L’association ADOT 22 était présente la semaine dernière à la collecte de sang de Broons. L’association pour le don d’organes et de tissus souhaite faire la promotion d’un don qui peut sauver des vies.
« Il y a un accord entre l’EFS et l’ADOT qui nous permet d’être présents sur les collectes de sang. En moyenne, nous faisons une dizaine d’interventions de ce genre par an dans le département », expliquent Sylvette Muszlaski et Christine Baldinho, les deux bénévoles qui ont tenu leur stand à la salle des fêtes. L’ADOT, comme beaucoup d’associations fonctionne au niveau national avec les délégations dans les départements. Dans les Côtes-d’Armor, ils sont un peu moins de 30 à militer pour la bonne cause.
« Notre objectif est de vulgariser le don d’organes, d’expliquer comment ça fonctionne, comment faire pour faire savoir qu’on veut être donneur. Le plus important dans cette affaire, c’est faire connaître sa position : on donne ou on ne donne pas », ajoutent les deux bénévoles.

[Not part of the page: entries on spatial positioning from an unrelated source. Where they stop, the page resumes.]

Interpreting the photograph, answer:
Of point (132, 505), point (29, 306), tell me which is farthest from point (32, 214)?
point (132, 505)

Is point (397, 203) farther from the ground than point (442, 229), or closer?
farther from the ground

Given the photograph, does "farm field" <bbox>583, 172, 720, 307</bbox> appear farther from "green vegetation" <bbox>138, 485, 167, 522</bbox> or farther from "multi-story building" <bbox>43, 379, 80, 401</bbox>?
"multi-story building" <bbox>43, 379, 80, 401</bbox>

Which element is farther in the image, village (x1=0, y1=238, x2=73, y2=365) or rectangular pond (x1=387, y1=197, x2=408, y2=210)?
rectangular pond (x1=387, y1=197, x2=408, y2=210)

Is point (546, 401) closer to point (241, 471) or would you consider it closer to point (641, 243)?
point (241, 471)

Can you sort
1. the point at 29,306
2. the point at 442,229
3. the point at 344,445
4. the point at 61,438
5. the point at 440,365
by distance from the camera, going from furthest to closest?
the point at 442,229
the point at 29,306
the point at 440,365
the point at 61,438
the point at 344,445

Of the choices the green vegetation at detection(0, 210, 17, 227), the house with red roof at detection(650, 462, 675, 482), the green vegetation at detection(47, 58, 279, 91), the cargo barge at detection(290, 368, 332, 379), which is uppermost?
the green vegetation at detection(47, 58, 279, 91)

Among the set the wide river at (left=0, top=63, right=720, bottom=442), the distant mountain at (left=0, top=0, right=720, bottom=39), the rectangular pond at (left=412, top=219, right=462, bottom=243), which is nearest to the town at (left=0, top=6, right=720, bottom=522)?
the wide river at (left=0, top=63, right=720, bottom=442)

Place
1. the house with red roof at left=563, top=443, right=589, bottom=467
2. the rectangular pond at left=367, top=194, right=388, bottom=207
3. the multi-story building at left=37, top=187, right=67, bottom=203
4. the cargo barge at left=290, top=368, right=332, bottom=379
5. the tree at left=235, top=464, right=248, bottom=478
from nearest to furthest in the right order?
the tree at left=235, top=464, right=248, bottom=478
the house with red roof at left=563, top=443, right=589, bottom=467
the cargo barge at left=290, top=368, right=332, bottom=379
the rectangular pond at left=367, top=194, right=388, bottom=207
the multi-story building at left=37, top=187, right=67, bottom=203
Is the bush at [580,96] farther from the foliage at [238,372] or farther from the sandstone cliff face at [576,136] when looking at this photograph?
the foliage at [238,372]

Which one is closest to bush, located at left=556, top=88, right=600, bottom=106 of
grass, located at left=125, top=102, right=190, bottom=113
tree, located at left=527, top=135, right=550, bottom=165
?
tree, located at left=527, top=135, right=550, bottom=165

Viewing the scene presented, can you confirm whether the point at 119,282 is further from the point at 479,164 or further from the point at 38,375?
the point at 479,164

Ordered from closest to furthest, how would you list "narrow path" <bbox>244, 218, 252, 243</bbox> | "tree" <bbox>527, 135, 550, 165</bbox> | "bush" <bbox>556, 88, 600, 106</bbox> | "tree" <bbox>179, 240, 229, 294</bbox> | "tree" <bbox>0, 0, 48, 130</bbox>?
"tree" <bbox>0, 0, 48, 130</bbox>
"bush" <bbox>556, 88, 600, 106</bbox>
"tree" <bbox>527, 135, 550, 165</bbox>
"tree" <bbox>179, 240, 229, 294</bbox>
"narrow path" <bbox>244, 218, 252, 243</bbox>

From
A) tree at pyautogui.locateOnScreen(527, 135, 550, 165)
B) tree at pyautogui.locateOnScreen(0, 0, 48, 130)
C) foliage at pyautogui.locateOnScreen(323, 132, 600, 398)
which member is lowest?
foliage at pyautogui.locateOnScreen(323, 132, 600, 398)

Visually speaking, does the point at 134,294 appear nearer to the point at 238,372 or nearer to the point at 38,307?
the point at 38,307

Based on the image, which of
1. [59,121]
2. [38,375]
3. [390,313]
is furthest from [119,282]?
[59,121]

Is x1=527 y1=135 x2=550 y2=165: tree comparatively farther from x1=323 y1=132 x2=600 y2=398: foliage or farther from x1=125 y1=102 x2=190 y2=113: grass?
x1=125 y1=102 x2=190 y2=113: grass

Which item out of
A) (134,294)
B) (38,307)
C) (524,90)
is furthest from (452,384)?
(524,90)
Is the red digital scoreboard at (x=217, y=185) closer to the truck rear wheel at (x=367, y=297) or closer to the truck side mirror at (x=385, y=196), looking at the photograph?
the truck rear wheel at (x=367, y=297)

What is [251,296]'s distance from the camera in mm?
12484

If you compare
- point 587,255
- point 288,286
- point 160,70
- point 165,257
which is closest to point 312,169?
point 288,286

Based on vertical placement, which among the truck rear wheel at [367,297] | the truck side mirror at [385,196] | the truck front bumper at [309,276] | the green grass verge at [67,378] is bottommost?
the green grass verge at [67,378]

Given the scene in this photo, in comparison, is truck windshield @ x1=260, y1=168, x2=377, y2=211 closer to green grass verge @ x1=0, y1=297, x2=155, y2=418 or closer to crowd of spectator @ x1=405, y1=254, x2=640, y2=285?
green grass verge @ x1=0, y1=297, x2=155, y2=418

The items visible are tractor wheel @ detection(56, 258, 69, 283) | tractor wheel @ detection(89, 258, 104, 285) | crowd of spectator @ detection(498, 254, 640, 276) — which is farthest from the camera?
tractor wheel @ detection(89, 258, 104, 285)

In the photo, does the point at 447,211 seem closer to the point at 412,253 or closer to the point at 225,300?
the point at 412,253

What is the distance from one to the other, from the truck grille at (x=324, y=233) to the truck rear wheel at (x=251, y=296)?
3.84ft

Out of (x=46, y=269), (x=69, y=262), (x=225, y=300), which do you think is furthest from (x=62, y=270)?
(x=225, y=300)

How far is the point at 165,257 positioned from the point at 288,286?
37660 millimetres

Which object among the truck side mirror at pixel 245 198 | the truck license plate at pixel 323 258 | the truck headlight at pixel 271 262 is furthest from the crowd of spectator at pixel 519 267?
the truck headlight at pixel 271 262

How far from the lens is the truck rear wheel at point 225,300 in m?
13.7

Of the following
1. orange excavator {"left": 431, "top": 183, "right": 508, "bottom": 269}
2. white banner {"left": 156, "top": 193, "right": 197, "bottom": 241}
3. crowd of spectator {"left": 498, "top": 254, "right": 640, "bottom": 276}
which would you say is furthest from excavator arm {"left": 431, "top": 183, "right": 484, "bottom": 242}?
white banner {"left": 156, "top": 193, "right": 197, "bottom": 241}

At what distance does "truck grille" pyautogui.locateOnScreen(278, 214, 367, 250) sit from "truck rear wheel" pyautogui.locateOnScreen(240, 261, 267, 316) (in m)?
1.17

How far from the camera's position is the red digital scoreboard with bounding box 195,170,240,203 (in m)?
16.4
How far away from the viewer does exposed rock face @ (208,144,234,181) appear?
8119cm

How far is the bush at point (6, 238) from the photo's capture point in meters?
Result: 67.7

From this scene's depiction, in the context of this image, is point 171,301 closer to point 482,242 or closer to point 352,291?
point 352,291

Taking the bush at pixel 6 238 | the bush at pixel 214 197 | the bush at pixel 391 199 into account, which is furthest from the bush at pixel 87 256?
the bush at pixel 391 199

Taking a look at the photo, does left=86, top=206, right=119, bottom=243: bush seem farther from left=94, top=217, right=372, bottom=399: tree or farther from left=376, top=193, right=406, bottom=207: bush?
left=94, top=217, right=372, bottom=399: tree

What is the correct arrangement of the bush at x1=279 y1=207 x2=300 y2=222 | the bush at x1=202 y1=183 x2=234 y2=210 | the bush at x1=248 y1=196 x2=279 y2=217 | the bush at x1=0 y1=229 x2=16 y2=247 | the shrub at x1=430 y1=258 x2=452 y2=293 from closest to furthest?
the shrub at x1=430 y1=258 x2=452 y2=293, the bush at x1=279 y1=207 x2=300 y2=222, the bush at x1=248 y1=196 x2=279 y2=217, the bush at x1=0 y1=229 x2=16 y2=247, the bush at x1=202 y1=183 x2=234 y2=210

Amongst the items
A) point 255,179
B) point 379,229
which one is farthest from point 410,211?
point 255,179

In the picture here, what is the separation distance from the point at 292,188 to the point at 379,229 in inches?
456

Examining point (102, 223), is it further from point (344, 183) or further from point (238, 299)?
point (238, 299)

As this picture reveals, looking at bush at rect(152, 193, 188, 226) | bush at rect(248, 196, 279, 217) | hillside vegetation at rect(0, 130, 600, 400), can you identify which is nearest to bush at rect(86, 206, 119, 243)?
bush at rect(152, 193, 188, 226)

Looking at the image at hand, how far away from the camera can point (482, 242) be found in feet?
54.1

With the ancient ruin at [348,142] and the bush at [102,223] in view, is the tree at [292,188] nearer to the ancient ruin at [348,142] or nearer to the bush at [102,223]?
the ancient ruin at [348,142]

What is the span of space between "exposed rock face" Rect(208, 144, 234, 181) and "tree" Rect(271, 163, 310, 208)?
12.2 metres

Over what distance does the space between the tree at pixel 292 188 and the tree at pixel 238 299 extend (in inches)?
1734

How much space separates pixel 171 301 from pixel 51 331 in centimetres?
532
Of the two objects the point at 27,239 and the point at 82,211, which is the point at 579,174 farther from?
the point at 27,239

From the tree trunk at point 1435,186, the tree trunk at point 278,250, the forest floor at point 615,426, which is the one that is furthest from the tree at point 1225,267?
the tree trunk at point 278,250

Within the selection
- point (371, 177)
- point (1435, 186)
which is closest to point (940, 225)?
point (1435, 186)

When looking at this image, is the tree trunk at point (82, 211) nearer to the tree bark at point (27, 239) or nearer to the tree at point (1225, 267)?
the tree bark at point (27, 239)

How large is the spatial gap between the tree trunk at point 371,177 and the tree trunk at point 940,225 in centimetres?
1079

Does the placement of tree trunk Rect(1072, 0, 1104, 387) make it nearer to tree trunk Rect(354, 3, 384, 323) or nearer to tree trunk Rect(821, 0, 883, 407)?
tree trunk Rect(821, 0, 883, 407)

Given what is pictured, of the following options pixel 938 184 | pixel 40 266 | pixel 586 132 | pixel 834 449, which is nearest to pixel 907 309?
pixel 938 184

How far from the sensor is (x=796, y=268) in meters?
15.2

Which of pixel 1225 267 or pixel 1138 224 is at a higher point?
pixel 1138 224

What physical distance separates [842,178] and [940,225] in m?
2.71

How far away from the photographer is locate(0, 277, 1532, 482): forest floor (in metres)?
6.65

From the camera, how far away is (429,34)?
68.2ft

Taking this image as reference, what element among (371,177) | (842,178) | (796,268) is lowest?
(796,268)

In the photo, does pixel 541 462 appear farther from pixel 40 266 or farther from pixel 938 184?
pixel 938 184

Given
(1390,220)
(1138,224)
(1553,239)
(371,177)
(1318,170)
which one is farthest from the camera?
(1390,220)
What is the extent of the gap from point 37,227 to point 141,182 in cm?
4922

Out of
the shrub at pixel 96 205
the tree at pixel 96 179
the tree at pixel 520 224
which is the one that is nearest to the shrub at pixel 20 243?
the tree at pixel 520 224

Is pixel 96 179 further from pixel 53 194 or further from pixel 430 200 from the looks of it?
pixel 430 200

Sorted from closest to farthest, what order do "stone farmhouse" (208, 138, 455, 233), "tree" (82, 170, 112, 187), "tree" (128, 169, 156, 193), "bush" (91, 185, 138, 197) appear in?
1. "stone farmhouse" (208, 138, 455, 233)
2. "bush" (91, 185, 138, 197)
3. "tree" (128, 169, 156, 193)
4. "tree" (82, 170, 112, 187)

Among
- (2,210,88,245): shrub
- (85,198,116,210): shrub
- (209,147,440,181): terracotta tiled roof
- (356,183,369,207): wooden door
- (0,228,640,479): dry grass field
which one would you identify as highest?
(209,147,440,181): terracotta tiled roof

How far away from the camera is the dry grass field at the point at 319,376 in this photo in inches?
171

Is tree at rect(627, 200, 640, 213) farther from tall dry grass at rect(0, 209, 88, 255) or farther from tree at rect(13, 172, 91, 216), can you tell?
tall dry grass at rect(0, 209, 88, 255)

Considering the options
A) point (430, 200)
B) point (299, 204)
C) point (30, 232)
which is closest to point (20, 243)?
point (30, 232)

S’inscrire sur le registre national
En effet, le don d’organes se pratique quand la personne potentiellement donneuse est reconnue en état de mort cérébrale par des médecins. Dans ces cas-là, le temps est compté pour le prélèvement et convaincre des familles lorsque la personne n’a pas fait connaître sa position est délicat. « L’idéal est d’être inscrit sur le registre national. Dans ce cas, les équipes de coordination consultent le registre, y trouvent la personne donneuse et peuvent pratiquer les prélèvements sans avoir à convaincre la famille. Il faut savoir que les refus lors des demandes après mort cérébrale sont la cause d’à peu près 900 décès de malades par an. On estime que 36 % des familles refusent le don au moment du décès d’un proche s’il n’y pas eu de consentement préalable », disent encore Sylvette et Christine. Toutes les deux ainsi que d’autres bénévoles, vont sur le lieu des collectes de sang où « le public est déjà un peu acquis à cette solidarité puisqu’il donne déjà son sang. Quand on va sur d’autres événements, c’est plus difficile de convaincre ». S’il y a le don d’organes, il y a aussi le don de tissus, comme la moelle osseuse qui peut lui aussi sauver des vies car « pour certaines personnes qui ont des maladies tels que les cancers du sang, c’est la dernière chance de guérir ». Visiblement, la France est en retard dans ce domaine puisque le fichier des personnes volontaires pour des dons de moelle osseuse compte 48 000 personnes, quand en Allemagne, elles sont sept millions. Pour mobiliser sur ces questions, l’ADOT mène d’autres actions que la présence de leur stand sur des collectes de sang ou autres événements. Par exemple, dans certaines communes volontaires, est organisée la plantation d’un « arbre de vie ». Symboliquement, un arbre est planté et cette plantation est l’occasion d’entendre le témoignage de donneurs, de receveurs, de faire participer les établissements scolaires. Précision importante : il n’y a pas d’âge pour être donneur. Ce qui compte c’est l’état des organes.